**Exercise data:**
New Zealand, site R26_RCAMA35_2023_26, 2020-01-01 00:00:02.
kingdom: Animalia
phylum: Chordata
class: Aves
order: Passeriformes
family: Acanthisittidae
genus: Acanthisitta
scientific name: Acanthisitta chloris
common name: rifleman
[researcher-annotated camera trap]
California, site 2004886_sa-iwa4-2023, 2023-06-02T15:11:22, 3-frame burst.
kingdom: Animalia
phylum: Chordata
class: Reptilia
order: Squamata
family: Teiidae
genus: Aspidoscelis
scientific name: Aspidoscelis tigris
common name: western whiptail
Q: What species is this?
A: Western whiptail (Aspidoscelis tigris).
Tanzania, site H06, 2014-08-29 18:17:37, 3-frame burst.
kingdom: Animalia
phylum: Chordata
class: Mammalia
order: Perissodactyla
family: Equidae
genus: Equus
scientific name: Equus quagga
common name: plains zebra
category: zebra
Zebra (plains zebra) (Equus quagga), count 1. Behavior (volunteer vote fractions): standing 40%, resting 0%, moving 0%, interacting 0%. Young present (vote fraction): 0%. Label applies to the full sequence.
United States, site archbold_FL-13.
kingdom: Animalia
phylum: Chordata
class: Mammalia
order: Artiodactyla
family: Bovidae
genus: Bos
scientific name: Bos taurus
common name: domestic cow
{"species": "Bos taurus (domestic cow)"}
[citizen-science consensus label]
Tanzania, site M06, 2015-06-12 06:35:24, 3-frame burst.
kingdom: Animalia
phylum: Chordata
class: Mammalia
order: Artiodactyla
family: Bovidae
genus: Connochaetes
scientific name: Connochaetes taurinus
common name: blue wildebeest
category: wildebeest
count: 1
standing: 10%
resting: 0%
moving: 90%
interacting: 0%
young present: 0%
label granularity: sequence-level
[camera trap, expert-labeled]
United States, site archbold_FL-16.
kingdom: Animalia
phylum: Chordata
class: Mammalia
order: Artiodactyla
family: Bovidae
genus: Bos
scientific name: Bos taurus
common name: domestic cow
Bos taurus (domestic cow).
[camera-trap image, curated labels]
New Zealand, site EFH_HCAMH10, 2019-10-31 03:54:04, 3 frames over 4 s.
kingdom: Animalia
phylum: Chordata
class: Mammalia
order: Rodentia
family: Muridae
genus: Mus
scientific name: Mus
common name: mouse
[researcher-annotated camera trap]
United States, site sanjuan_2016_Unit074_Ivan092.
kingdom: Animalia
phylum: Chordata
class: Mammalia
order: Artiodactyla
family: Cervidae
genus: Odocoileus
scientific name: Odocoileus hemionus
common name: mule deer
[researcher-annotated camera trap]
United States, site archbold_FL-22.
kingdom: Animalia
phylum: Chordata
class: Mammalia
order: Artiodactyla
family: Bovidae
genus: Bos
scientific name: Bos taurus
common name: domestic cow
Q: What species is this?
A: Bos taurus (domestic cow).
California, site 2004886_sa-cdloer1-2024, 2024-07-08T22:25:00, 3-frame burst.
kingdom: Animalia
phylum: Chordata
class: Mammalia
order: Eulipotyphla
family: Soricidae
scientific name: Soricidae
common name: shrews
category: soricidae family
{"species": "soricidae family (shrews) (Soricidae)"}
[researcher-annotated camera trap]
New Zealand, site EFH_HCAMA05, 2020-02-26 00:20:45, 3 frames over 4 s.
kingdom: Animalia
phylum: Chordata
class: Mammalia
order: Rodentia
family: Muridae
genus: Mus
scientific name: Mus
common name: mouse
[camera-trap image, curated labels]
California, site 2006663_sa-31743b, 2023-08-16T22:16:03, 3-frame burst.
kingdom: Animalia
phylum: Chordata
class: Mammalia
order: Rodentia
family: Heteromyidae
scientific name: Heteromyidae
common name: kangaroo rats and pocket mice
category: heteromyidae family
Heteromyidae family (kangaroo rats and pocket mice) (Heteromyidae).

**Exercise details:** Repeat word for word every line from the start of the entries to the line holding "moving: 90%", inclusive, and nothing else.

**Solution:**
New Zealand, site R26_RCAMA35_2023_26, 2020-01-01 00:00:02.
kingdom: Animalia
phylum: Chordata
class: Aves
order: Passeriformes
family: Acanthisittidae
genus: Acanthisitta
scientific name: Acanthisitta chloris
common name: rifleman
[researcher-annotated camera trap]
California, site 2004886_sa-iwa4-2023, 2023-06-02T15:11:22, 3-frame burst.
kingdom: Animalia
phylum: Chordata
class: Reptilia
order: Squamata
family: Teiidae
genus: Aspidoscelis
scientific name: Aspidoscelis tigris
common name: western whiptail
Q: What species is this?
A: Western whiptail (Aspidoscelis tigris).
Tanzania, site H06, 2014-08-29 18:17:37, 3-frame burst.
kingdom: Animalia
phylum: Chordata
class: Mammalia
order: Perissodactyla
family: Equidae
genus: Equus
scientific name: Equus quagga
common name: plains zebra
category: zebra
Zebra (plains zebra) (Equus quagga), count 1. Behavior (volunteer vote fractions): standing 40%, resting 0%, moving 0%, interacting 0%. Young present (vote fraction): 0%. Label applies to the full sequence.
United States, site archbold_FL-13.
kingdom: Animalia
phylum: Chordata
class: Mammalia
order: Artiodactyla
family: Bovidae
genus: Bos
scientific name: Bos taurus
common name: domestic cow
{"species": "Bos taurus (domestic cow)"}
[citizen-science consensus label]
Tanzania, site M06, 2015-06-12 06:35:24, 3-frame burst.
kingdom: Animalia
phylum: Chordata
class: Mammalia
order: Artiodactyla
family: Bovidae
genus: Connochaetes
scientific name: Connochaetes taurinus
common name: blue wildebeest
category: wildebeest
count: 1
standing: 10%
resting: 0%
moving: 90%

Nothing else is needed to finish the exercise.